## [Page text]
++++++++
Observing the enthusiasm |
Republican candidates for president--led by Trump but echoed by others--are angry and resentful over changes happening in America. Marco Rubio speaks of the last 7 years as being a downward spiral of increasing misery, and audiences believe it and cheer.
The past seven years have been a decline??? Things have gotten worse???
How can that be? Seven years ago we were in a crisis of bankruptcies, foreclosures, massive layoffs, and economic collapse. The largest banks (Citi and Bank of America), the largest investment firms (Goldman and Morgan Stanley), the largest insurance companies (AIG) and the largest industrial conglomerate (GE), and the largest industrial firms (General Motors and Chrysler) required emergency support. It was a disaster back then.
Yet supposedly things are worse now, with unemployment down below 5% and home prices back up enough that homeowners have equity once again???
Who could possibly believe that? Answer: Lots of people. They are responding to a decline in something other than the objective economy and health of America. They are responding to their rising sense of resentment and anger over changes in the social fabric of America and America's place in the world.
++++++++
## [Study material]
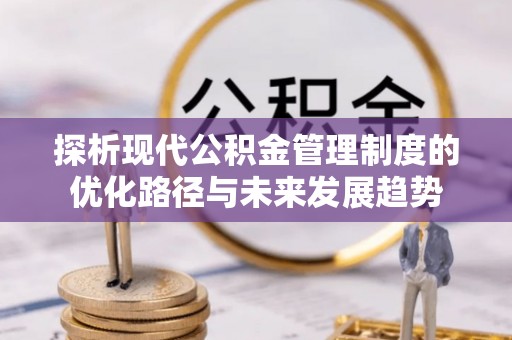 黄骅探析现代公积金管理制度的优化路径与未来发展趋势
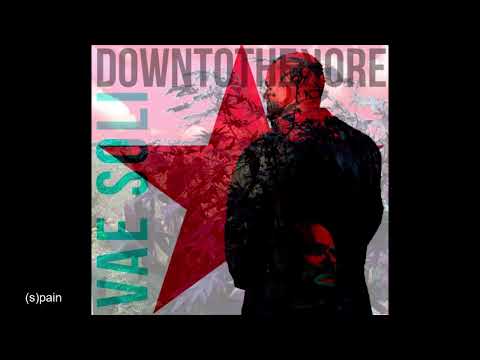 VAE SOLI - 3 - (s)pain - Downtothekore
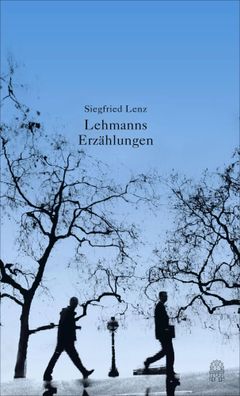 Lehmanns Erzählungen oder So schön war mein Markt | Siegfried Lenz | Buch | 2017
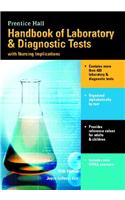 Prentice Hall Handbook of Laboratory and Diagnostic Tests with Nursing Implications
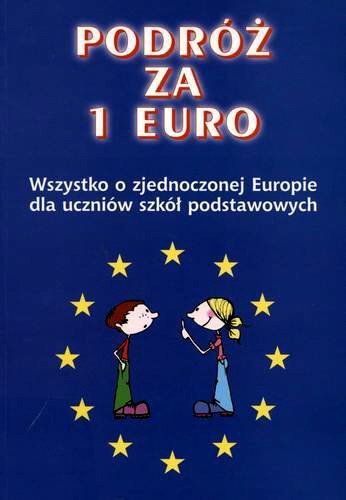 Okładka książki Podróż za 1 euro : wszystko o zjednoczonej Europie : dla uczniów szkół podstawowych / Małgorzata Mroczkowska.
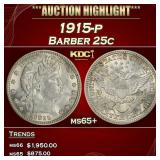 1915-p Barber Quarter 25c ms65+ SEGS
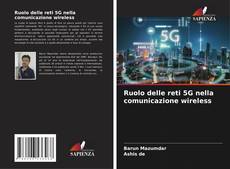 Bookcover of Ruolo delle reti 5G nella comunicazione wireless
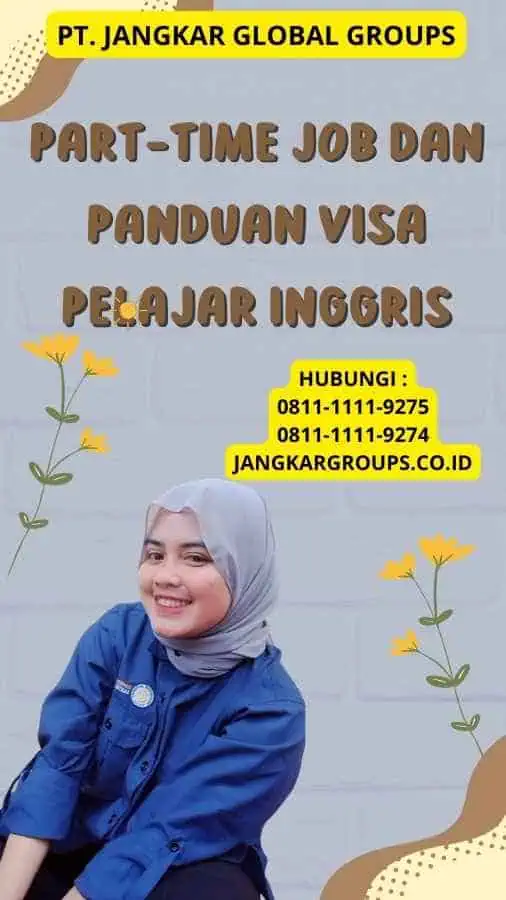 Part-time Job Dan Panduan Visa Pelajar Inggris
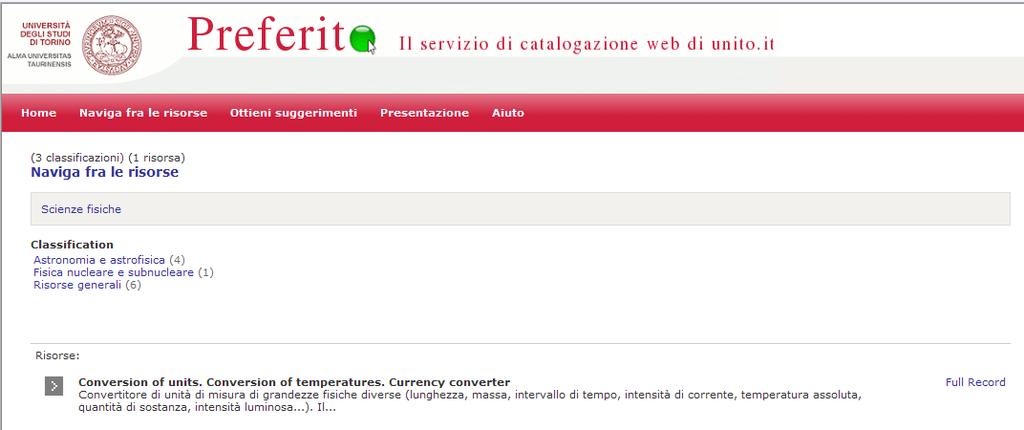 3. NAVIGA FRA LE RISORSE Esempio: scegliendo la macro-area Scienze fisiche, Preferito propone le 3 sottoclassificazioni per la macro-area selezionata: -Astronomia e astrofisica - Fisdica nucleare e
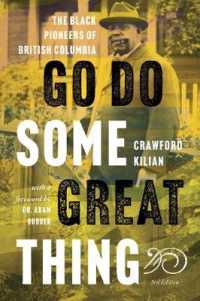 Go Do Some Great Thing : The Black Pioneers of British Columbia （3RD）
++++++++
## [Study questions]
1. In the commentary on Republican presidential candidates, which two industrial firms are said to have required emergency support seven years earlier?
2. Reproduce the rows from the first row through the one containing "Prentice Hall Handbook", both included, with the pictures left out.

## [Expected responses]
1. General Motors and Chrysler.

2.
 黄骅探析现代公积金管理制度的优化路径与未来发展趋势
 VAE SOLI - 3 - (s)pain - Downtothekore
 Lehmanns Erzählungen oder So schön war mein Markt | Siegfried Lenz | Buch | 2017
 Prentice Hall Handbook of Laboratory and Diagnostic Tests with Nursing Implications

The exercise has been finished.